====== Extract provided ======
# Every shop needs a workbench brush



## oldrivers (Feb 10, 2014)

Thanks have a Great day.


----------



## recycle1943 (Dec 16, 2013)

you made me look at my brush, it also is made in USA but the brand is worn away. I've had it longer than I can remember and it has seen better days.
the bristles must be a plastic of sorts because some are bent etc. it also has a plastic handle 
obviously not the quality of your find 
I'll try to throw it down a few times, if the handle breaks I'll get a new one, probably like the one you got. Horsehair bristles make a big difference


----------



## GR8HUNTER (Jun 13, 2016)

i like how its USA made maybe I'll go get a Chee steak and a new brush thanks for the nice review :<)))))))


----------



## HokieKen (Apr 14, 2015)

IMO a good bench brush is a huge deal. I have three, one for metal machines, one for wood machines and sweeping plies into a dust pan, and a third for my workbench. I'm putting thisnone on my Amazon list. My current workbench brush is a Lie Neilson and I don't like it. IThe bristles are too soft and it's a paintbrush style handle and I like the handle on the side better.

So not a silly review and you probably sold a brush for Old City


----------



## Peteybadboy (Jan 23, 2013)

Yup I have an old school horsehair brush.


----------



## duckmilk (Oct 10, 2014)

I'll put this in my cart on my next order. I have 2 with synthetic bristles that I use a lot, no name or country of manufacture to be seen.


----------



## BurlyBob (Mar 13, 2012)

Wish I would have found this before I bought my brush. I just might have to buy made in the USA. I use my brush all the time!
====== Material provided ======
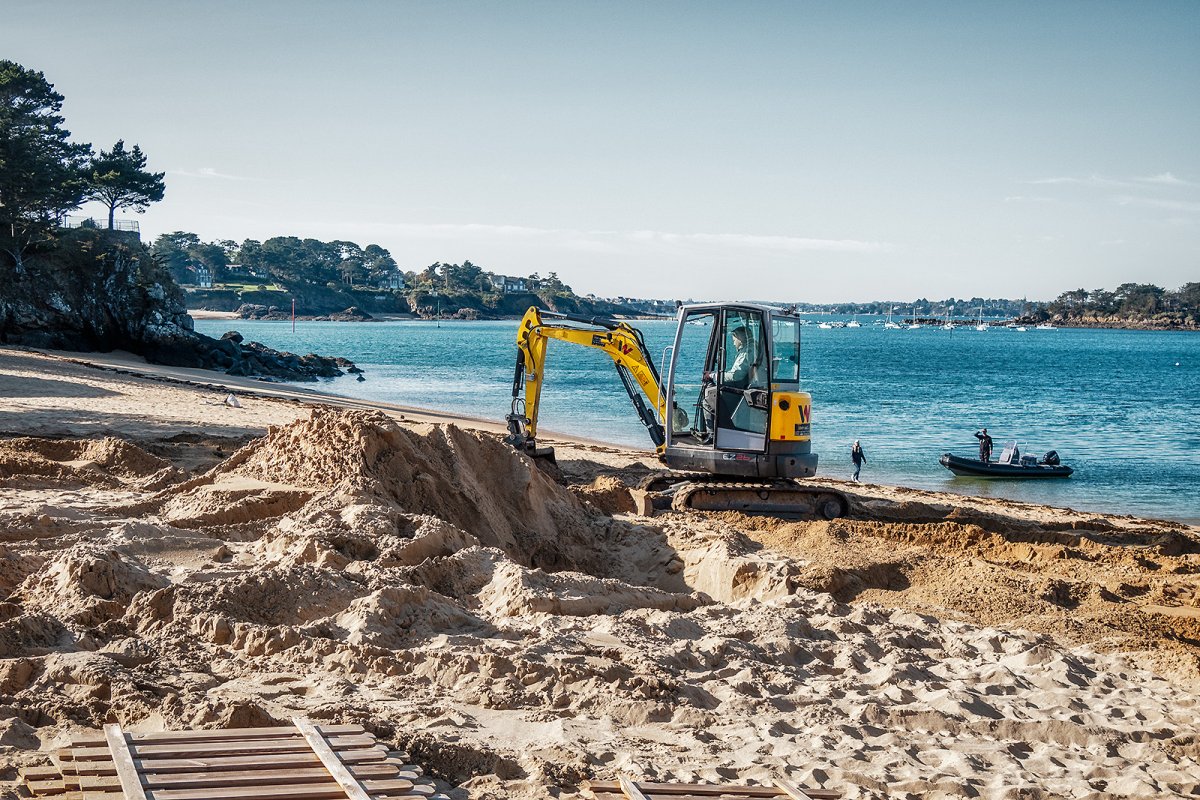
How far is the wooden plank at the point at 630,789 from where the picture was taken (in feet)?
======
Transcribe the entire workbench brush thread word for word. The data has no connection to the text.

→ **The solution**:
# Every shop needs a workbench brush



## oldrivers (Feb 10, 2014)

Thanks have a Great day.


----------



## recycle1943 (Dec 16, 2013)

you made me look at my brush, it also is made in USA but the brand is worn away. I've had it longer than I can remember and it has seen better days.
the bristles must be a plastic of sorts because some are bent etc. it also has a plastic handle 
obviously not the quality of your find 
I'll try to throw it down a few times, if the handle breaks I'll get a new one, probably like the one you got. Horsehair bristles make a big difference


----------



## GR8HUNTER (Jun 13, 2016)

i like how its USA made maybe I'll go get a Chee steak and a new brush thanks for the nice review :<)))))))


----------



## HokieKen (Apr 14, 2015)

IMO a good bench brush is a huge deal. I have three, one for metal machines, one for wood machines and sweeping plies into a dust pan, and a third for my workbench. I'm putting thisnone on my Amazon list. My current workbench brush is a Lie Neilson and I don't like it. IThe bristles are too soft and it's a paintbrush style handle and I like the handle on the side better.

So not a silly review and you probably sold a brush for Old City


----------



## Peteybadboy (Jan 23, 2013)

Yup I have an old school horsehair brush.


----------



## duckmilk (Oct 10, 2014)

I'll put this in my cart on my next order. I have 2 with synthetic bristles that I use a lot, no name or country of manufacture to be seen.


----------



## BurlyBob (Mar 13, 2012)

Wish I would have found this before I bought my brush. I just might have to buy made in the USA. I use my brush all the time!